DIRECTIONS :: The entries below hold a line with "common name: rodents" and a line with "United States, site archbold_FL-11.". Return those lines and all that lie between them, exactly and only.

((

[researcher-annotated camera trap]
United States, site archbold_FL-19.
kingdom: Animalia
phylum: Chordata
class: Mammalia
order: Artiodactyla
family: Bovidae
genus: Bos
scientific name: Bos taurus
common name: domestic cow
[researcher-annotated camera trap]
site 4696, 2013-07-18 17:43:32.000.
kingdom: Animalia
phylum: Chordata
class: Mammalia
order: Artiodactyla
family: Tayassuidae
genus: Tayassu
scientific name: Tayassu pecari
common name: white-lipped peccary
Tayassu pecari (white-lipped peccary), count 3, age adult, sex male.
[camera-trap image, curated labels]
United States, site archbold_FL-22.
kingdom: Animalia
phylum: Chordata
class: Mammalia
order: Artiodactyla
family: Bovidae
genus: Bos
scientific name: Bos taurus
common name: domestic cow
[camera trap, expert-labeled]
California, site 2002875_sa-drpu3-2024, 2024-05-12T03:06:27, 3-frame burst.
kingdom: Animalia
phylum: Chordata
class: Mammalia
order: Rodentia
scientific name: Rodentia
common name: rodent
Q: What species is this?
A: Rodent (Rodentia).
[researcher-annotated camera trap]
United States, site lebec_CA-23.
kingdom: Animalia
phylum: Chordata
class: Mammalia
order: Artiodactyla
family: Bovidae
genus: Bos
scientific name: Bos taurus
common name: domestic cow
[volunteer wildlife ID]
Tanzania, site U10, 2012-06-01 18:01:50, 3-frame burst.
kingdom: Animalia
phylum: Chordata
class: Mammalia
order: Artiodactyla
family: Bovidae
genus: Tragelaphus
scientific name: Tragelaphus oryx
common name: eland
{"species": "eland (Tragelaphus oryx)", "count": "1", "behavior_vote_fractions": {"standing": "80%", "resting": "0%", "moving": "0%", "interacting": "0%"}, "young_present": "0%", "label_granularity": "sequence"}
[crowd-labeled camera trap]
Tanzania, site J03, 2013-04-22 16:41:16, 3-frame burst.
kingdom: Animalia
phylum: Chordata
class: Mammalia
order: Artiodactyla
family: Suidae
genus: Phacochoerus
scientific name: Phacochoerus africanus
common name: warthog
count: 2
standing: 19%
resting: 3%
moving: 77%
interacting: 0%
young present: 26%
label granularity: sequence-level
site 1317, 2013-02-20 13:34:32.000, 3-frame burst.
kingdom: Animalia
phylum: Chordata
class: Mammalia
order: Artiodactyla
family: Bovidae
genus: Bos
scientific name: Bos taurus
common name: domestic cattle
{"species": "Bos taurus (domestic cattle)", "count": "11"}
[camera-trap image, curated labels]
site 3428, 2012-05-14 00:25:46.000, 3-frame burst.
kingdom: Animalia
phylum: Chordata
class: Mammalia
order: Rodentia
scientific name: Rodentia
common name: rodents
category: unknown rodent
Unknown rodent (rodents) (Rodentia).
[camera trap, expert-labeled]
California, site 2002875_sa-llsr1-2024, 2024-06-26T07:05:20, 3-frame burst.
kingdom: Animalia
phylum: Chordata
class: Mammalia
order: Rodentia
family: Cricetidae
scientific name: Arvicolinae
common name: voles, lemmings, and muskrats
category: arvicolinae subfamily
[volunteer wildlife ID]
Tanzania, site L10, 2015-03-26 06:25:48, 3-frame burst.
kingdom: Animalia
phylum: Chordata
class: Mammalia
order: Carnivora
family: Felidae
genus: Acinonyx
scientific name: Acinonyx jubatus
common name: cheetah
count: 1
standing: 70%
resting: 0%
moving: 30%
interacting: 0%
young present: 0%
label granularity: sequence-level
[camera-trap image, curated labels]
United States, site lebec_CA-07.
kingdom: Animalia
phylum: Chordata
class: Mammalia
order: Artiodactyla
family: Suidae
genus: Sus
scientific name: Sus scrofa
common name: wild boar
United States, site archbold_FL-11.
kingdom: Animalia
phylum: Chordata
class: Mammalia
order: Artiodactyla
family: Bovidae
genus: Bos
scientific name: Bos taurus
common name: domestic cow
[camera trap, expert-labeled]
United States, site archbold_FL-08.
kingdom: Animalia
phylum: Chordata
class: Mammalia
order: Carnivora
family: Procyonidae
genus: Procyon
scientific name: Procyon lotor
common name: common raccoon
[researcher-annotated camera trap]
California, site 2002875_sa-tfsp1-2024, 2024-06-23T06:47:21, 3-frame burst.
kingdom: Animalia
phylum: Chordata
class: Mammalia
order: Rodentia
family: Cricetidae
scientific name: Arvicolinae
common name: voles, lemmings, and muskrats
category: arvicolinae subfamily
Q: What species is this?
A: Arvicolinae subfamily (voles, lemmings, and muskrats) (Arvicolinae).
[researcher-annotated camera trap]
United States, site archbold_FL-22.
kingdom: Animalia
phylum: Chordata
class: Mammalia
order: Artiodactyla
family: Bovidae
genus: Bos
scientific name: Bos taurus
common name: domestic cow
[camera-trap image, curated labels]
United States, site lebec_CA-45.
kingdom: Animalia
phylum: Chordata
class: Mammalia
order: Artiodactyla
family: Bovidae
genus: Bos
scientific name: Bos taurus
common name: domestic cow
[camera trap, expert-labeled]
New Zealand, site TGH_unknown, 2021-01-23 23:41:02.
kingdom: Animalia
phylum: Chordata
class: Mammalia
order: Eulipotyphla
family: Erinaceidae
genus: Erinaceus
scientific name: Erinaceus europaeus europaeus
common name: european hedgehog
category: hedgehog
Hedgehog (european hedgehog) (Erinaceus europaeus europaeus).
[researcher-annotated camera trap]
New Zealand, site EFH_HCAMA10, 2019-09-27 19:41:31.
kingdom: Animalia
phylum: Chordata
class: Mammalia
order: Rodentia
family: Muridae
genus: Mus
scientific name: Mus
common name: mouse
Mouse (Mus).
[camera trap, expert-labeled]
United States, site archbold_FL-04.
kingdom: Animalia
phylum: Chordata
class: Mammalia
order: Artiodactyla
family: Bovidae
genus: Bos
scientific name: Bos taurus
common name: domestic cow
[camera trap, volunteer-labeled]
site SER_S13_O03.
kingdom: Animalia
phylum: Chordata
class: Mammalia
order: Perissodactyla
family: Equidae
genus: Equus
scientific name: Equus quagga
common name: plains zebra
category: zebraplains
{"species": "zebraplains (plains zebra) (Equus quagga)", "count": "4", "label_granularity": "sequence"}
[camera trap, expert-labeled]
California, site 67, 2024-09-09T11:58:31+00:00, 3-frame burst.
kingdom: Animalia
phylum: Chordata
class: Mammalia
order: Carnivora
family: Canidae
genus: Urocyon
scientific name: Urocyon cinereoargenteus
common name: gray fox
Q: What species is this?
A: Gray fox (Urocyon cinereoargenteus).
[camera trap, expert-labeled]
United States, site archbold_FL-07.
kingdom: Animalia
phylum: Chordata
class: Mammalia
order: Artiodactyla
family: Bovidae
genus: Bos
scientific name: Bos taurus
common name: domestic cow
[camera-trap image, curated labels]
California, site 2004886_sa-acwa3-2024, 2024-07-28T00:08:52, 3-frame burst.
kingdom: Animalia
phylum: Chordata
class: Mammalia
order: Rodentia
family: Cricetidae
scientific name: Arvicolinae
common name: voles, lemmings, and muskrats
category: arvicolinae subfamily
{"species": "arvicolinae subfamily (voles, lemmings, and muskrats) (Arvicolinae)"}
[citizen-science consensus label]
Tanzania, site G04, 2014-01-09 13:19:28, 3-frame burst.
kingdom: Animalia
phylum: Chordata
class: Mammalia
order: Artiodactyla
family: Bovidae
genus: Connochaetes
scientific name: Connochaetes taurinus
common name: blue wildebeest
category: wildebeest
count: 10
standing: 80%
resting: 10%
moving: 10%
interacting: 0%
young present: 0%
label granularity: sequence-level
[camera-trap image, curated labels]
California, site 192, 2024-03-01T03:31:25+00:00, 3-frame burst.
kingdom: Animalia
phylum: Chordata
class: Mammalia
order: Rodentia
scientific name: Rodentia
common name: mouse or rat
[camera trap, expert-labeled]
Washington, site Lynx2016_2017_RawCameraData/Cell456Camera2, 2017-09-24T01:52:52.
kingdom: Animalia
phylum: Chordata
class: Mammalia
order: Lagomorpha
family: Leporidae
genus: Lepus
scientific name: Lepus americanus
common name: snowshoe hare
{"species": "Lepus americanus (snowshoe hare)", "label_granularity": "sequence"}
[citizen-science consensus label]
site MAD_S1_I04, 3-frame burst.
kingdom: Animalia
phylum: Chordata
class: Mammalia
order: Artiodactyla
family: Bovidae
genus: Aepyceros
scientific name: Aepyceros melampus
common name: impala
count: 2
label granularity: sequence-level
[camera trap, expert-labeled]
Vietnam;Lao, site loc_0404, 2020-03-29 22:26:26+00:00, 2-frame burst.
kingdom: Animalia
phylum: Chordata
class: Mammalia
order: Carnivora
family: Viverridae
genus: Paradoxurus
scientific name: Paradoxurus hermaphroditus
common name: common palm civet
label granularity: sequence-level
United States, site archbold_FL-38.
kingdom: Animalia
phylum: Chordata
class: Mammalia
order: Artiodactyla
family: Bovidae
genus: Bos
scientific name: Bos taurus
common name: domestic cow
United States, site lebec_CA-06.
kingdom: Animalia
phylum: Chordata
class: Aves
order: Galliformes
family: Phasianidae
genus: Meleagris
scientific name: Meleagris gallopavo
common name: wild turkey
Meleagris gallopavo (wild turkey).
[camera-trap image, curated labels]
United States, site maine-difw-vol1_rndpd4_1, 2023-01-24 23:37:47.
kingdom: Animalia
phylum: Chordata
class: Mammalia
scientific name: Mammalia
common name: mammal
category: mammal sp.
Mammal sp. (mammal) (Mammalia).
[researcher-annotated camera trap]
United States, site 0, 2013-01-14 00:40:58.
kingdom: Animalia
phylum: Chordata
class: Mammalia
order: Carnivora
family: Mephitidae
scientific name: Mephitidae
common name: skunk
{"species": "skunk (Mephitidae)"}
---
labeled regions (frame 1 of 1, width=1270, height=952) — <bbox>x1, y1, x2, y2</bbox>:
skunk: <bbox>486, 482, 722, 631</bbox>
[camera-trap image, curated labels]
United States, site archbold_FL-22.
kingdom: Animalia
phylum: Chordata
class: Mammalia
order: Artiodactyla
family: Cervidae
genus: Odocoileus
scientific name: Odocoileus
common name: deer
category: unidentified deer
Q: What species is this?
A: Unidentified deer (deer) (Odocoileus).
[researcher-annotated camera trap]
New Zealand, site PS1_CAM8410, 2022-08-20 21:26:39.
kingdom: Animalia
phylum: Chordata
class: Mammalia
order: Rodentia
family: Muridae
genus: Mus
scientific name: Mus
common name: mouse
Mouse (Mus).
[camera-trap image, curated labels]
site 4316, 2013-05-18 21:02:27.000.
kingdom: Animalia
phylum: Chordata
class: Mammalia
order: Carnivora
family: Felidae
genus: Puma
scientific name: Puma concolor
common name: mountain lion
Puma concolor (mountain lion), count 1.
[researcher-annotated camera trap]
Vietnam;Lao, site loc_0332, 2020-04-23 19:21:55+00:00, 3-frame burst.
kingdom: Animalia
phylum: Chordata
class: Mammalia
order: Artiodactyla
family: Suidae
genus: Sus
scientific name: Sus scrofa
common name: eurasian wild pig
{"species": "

))

RESPONSE TO THIS TASK ::
common name: rodents
category: unknown rodent
Unknown rodent (rodents) (Rodentia).
[camera trap, expert-labeled]
California, site 2002875_sa-llsr1-2024, 2024-06-26T07:05:20, 3-frame burst.
kingdom: Animalia
phylum: Chordata
class: Mammalia
order: Rodentia
family: Cricetidae
scientific name: Arvicolinae
common name: voles, lemmings, and muskrats
category: arvicolinae subfamily
[volunteer wildlife ID]
Tanzania, site L10, 2015-03-26 06:25:48, 3-frame burst.
kingdom: Animalia
phylum: Chordata
class: Mammalia
order: Carnivora
family: Felidae
genus: Acinonyx
scientific name: Acinonyx jubatus
common name: cheetah
count: 1
standing: 70%
resting: 0%
moving: 30%
interacting: 0%
young present: 0%
label granularity: sequence-level
[camera-trap image, curated labels]
United States, site lebec_CA-07.
kingdom: Animalia
phylum: Chordata
class: Mammalia
order: Artiodactyla
family: Suidae
genus: Sus
scientific name: Sus scrofa
common name: wild boar
United States, site archbold_FL-11.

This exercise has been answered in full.